Oui, j'avais cette envie, de désir de revenir sur un plateau. Mon agent m'a mis sur ce projet et j'ai passé une audition pour Florent Siri, Pascal Breton, le producteur, et Netflix. Ils ont trouvé mes essais super et m'ont choisi. Ce qui m'a plu dans ce projet c'est son ambition et le fait que ce soit la première série française de Netflix. Il y a aussi ce bonheur de travailler avec ce casting et jouer pour la première fois avec Gérard Depardieu, dans cette saga familiale et politique. Il faut aussi dire que j'incarne un personnage bien corsé et sulfureux.

Pensez-vous que Marseille est le meilleur endroit pour raconter cette saga justement ?
C'est une ville à très forte personnalité. Méditerranéenne, multiculturelle, toutes ces ethnicités qui interagissent les uns avec les autres. Il y a aussi ce contraste avec le monde politique et celui des cités. Elle donne beaucoup de matière et de textures pour écrire et développer de personnages. C'est une ville qui développe beaucoup d'ambition et de désir, et toutes ces personnes se battent pour posséder Marseille. Mais elle ne se laisse pas faire...

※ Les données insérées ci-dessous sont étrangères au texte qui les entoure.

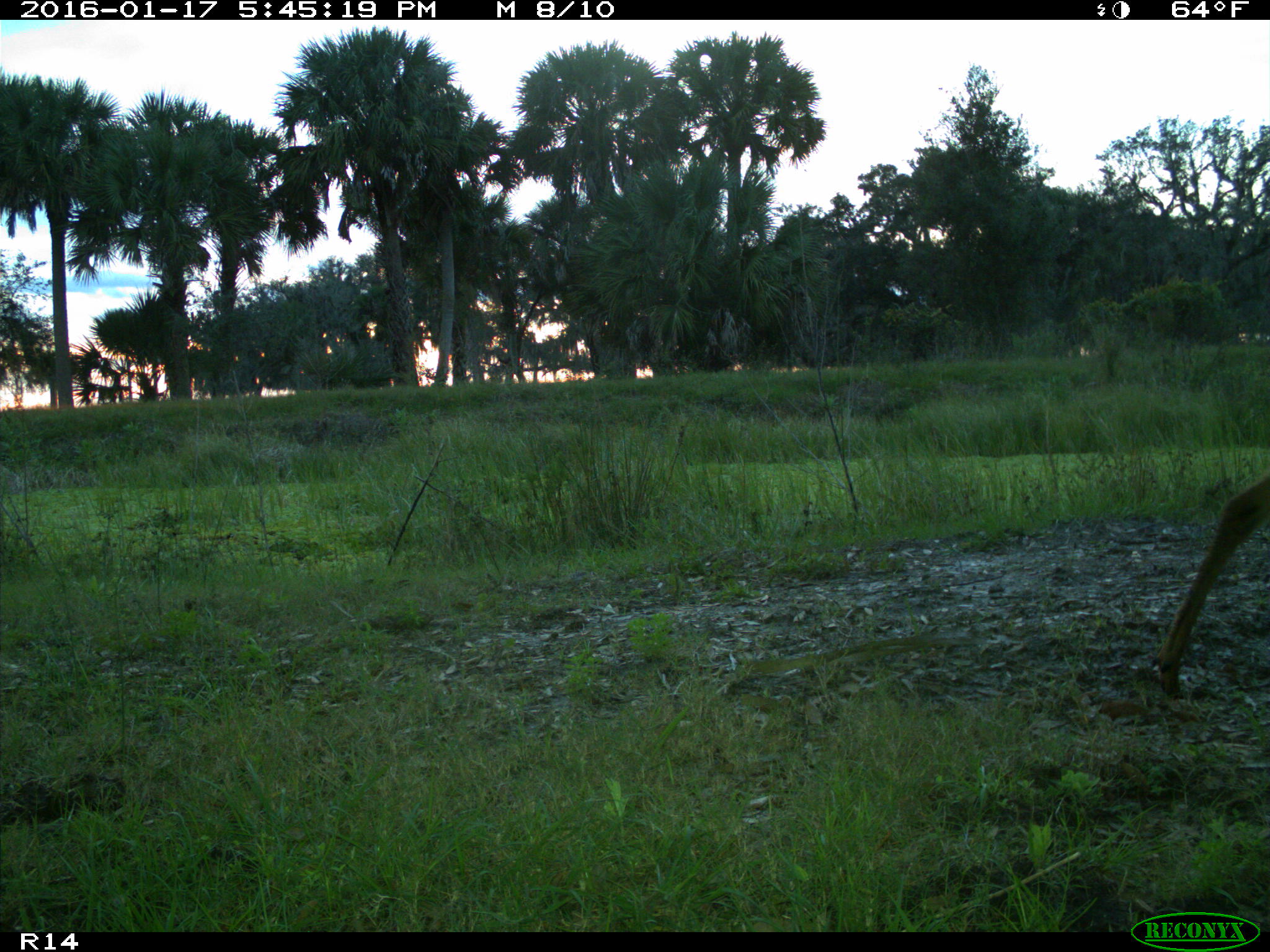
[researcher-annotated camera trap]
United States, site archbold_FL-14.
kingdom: Animalia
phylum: Chordata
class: Mammalia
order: Artiodactyla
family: Cervidae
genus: Odocoileus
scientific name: Odocoileus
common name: deer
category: unidentified deer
Unidentified deer (deer) (Odocoileus).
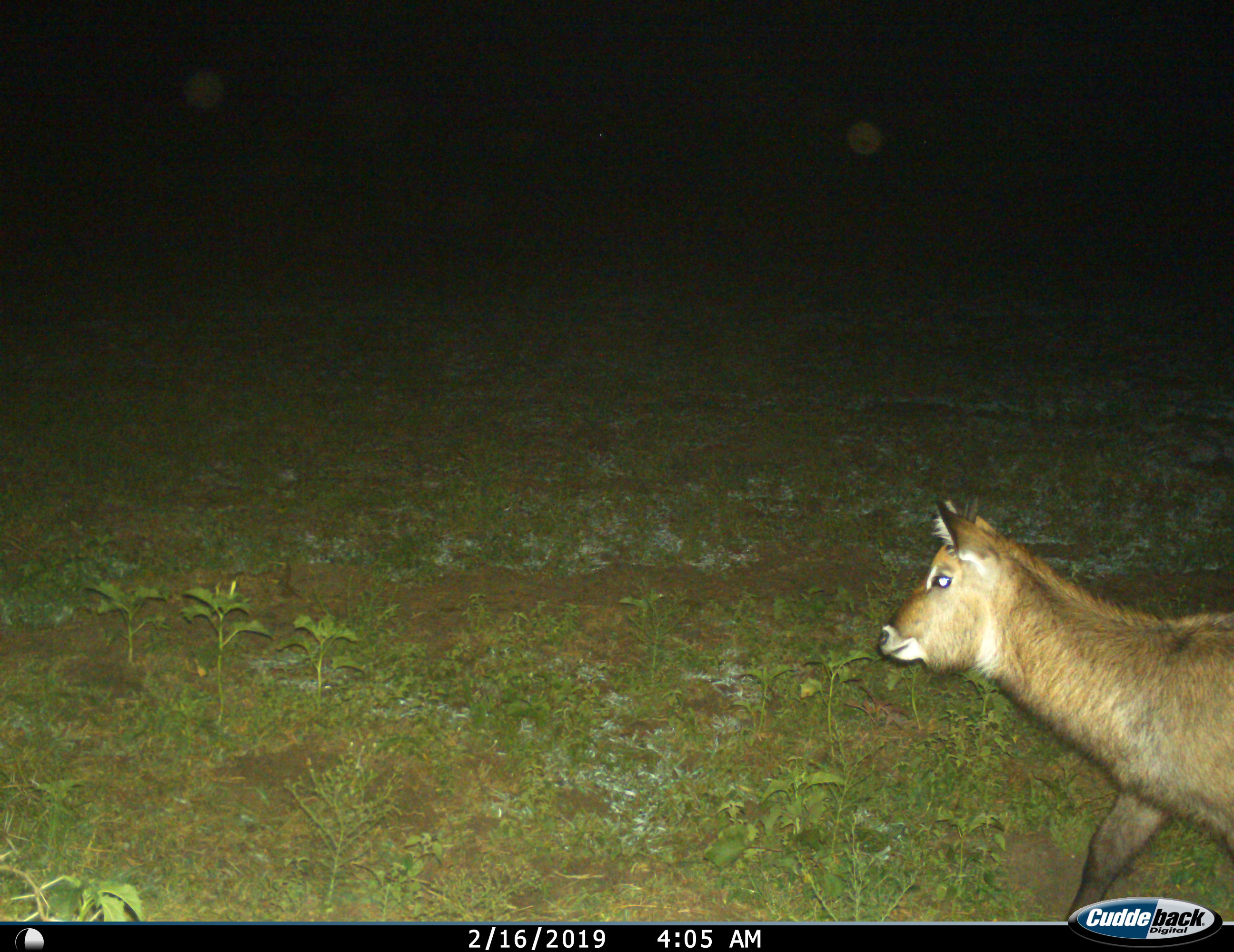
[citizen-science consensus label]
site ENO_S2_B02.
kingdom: Animalia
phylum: Chordata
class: Mammalia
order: Artiodactyla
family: Bovidae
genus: Kobus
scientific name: Kobus ellipsiprymnus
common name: waterbuck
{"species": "waterbuck (Kobus ellipsiprymnus)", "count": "1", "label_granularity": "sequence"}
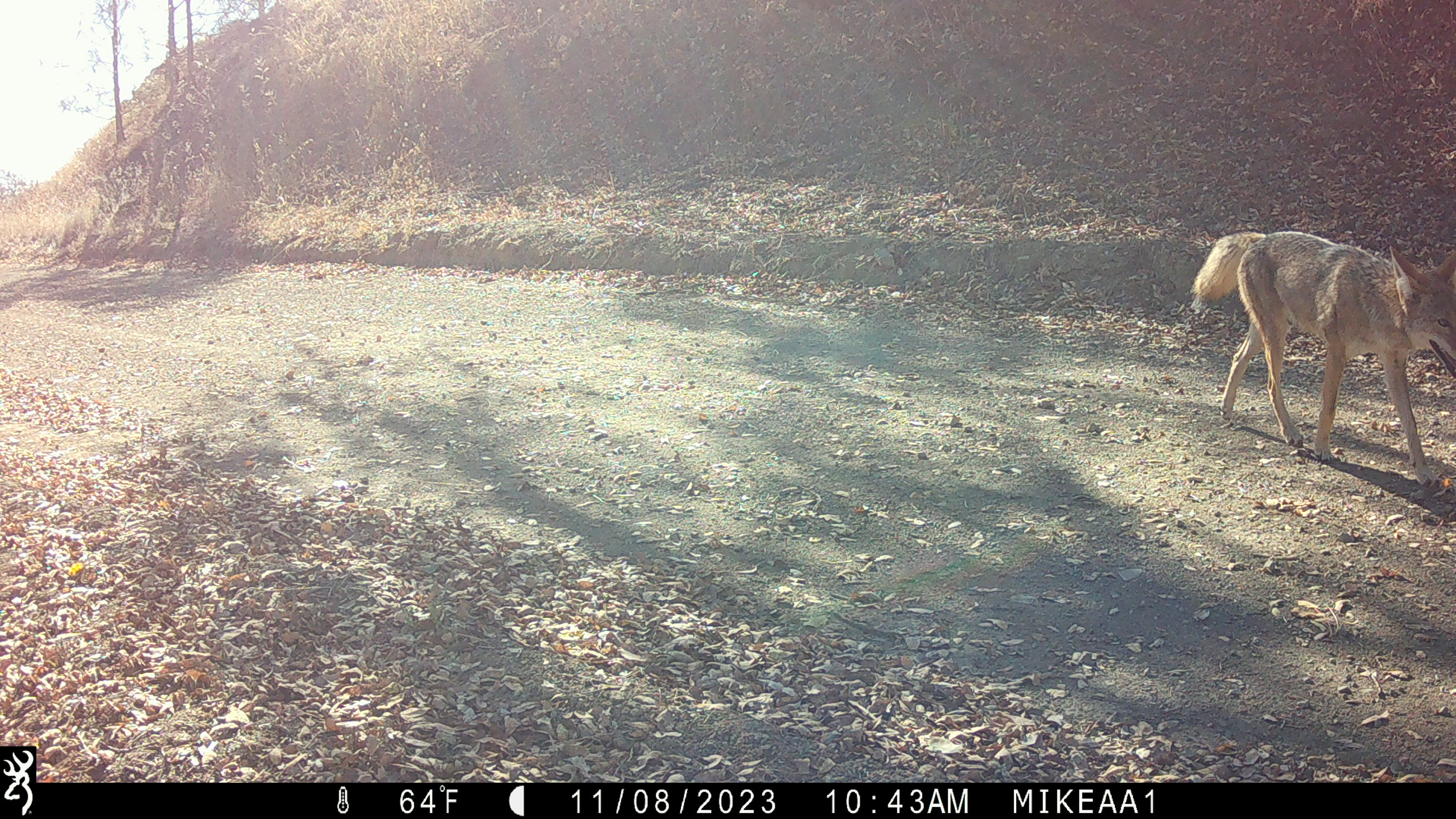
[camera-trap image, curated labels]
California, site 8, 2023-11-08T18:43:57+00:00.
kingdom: Animalia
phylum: Chordata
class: Mammalia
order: Carnivora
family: Canidae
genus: Canis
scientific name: Canis latrans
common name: coyote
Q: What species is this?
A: Coyote (Canis latrans).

Comment décririez-vous votre personnage ?
C'est une belle garce. C'est une femme qui est prête à tout. Elle est présidente du Conseil général et elle ferait tout pour gravir les échelons et se retrouver au sommet du pouvoir.

Justement, comment trouver sa place dans ce monde d'"hommes" ?
Elle utilise tous ses charmes, elle use, elle utilise les hommes et est capable de rester dans l'ombre et sait en sortant quand elle en sent le besoin. Elle peut s'abaisser à faire des choses qu'elle ne veut pas, pour être sûr de garder le contrôle sur les gens, et en l'occurrence avec Barres (Benoît Magimel). Elle va loin, mais c'est son choix.

Avec Lucas Barres il y a un petit jeu qui s'installe, mais qui manipule qui ?
Il joue à manipuler, mais je pense qu'elle est prête à aller plus loin pour servir ses ambitions. Je n'ai pas envie de toute dévoiler, mais elle a un grand pouvoir de séduction sur lui, et l'utilise sans remords.

Que pensez-vous de la mauvaise réception qu'a eu la série dans la presse ?
Je pense que c'est tout à fait normal, ça fait deux ou trois ans qu'on parle de ce projet et je pense qu'il y a une très grande attente et surtout, c'est Netflix, cette grosse machine américaine qui débarque en France. Donc il y a une certaine logique dans ces critiques, qui étaient quand même attendues. La critique a bien évidemment le droit de donner son point de vue, qu'elle aime ou qu'elle n'aime pas et c'est important cette richesse de point de vue, de défendre le sien, mais au final : c'est le public qui décide. Et heureusement que la vie et survie d'une série ne tient pas seulement à la critique, c'est le spectateur qui compte, sa réception en France d'abord, puis dans le monde.